_To do:_
1. Answer these questions about the confidentiality clause:
(a) Which article of the Employment Agreement does the employee agree remains in full force and effect?
(b) What must the employee obtain before using or disclosing confidential information?
(c) Which compliance materials appear at the end of the list of covered information?
2. Transcribe part of the confidentiality clause word for word, starting at "a.              Employee agrees" and ending at "memoranda and reviews.".

_Excerpted passage:_
9.                                      Confidentiality.

 

a.              Employee agrees that the provisions of Article VI of the Employment Agreement shall remain in full force and effect. Employee further acknowledges and agrees that any non-public and/or proprietary information of the Company and/or its customers disclosed to or prepared by Employee during Employee’s employment remains confidential and may not be used and/or disclosed by Employee hereafter without the prior written consent of the Company.  Such information includes, without limitation, information concerning products and services developed and under development, pending or completed Company regulatory matters (internal or external), litigations, arbitrations, internal investigations or reviews, internal compliance memoranda and reviews.

_Source material:_
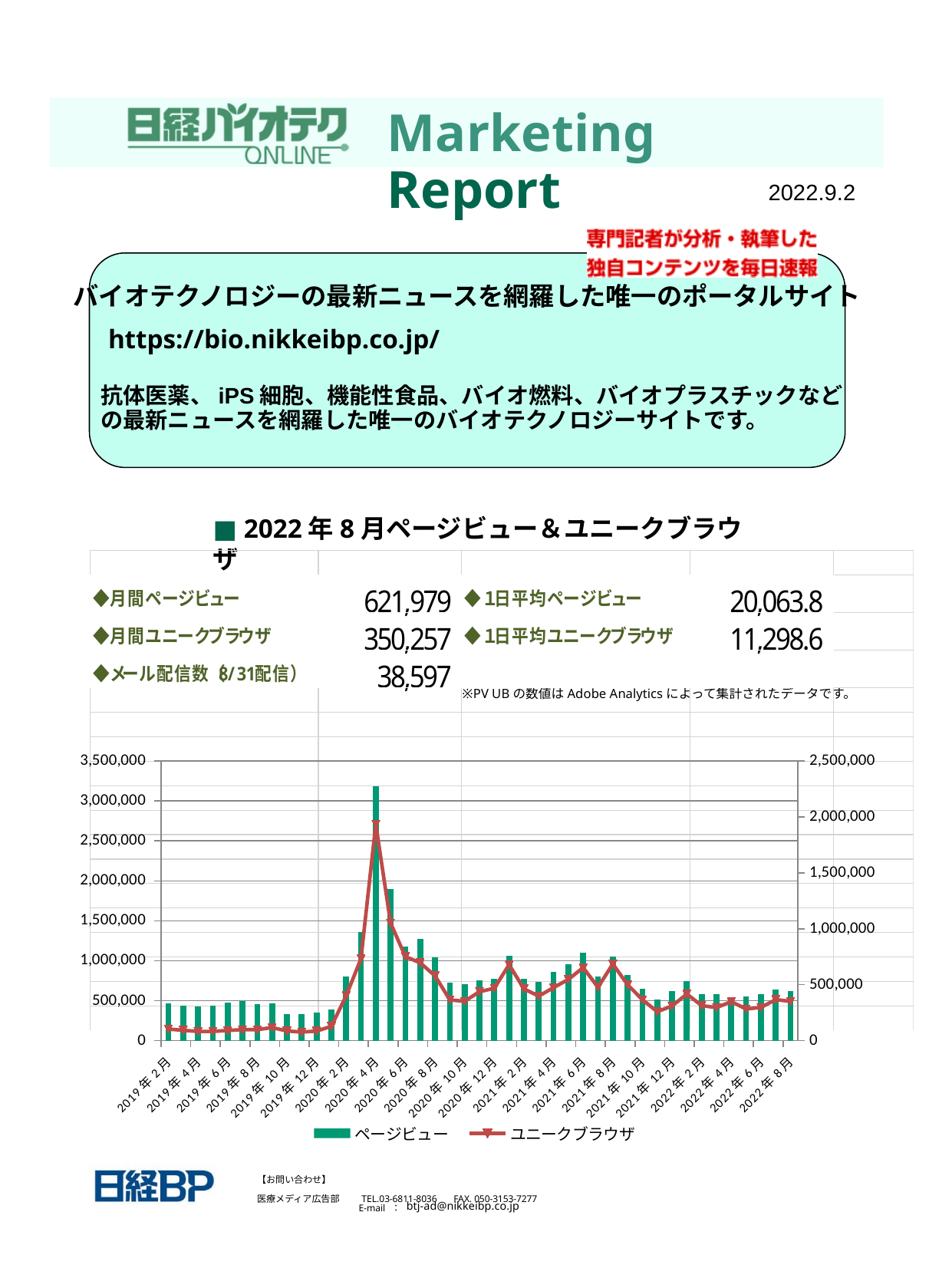
Which series is drawn as bars in the chart? ページビュー What is the maximum value shown on the left vertical axis of the chart? 3,500,000 What kind of chart is shown on the slide? A combined bar and line chart Is the page view value for 2019年12月 greater or less than 500,000? less In which month do the page views (ページビュー) reach their highest value? 2020年4月 What monthly page view figure (月間ページビュー) is printed for August 2022? 621,979 Is the peak unique browser (ユニークブラウザ) value in 2020年4月 greater or less than 1,500,000 on the right axis? greater Do page views rise or fall from 2020年4月 to 2020年10月? fall Is the peak page view value in 2020年4月 greater or less than 3,000,000? greater Which month has higher page views, 2020年4月 or 2021年2月? 2020年4月 How many series does the chart legend list? 2 Which series is drawn as a line with markers in the chart? ユニークブラウザ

_Task results:_
1.
(a) Article VI
(b) The prior written consent of the Company
(c) Internal compliance memoranda and reviews

2.
a.              Employee agrees that the provisions of Article VI of the Employment Agreement shall remain in full force and effect. Employee further acknowledges and agrees that any non-public and/or proprietary information of the Company and/or its customers disclosed to or prepared by Employee during Employee’s employment remains confidential and may not be used and/or disclosed by Employee hereafter without the prior written consent of the Company.  Such information includes, without limitation, information concerning products and services developed and under development, pending or completed Company regulatory matters (internal or external), litigations, arbitrations, internal investigations or reviews, internal compliance memoranda and reviews.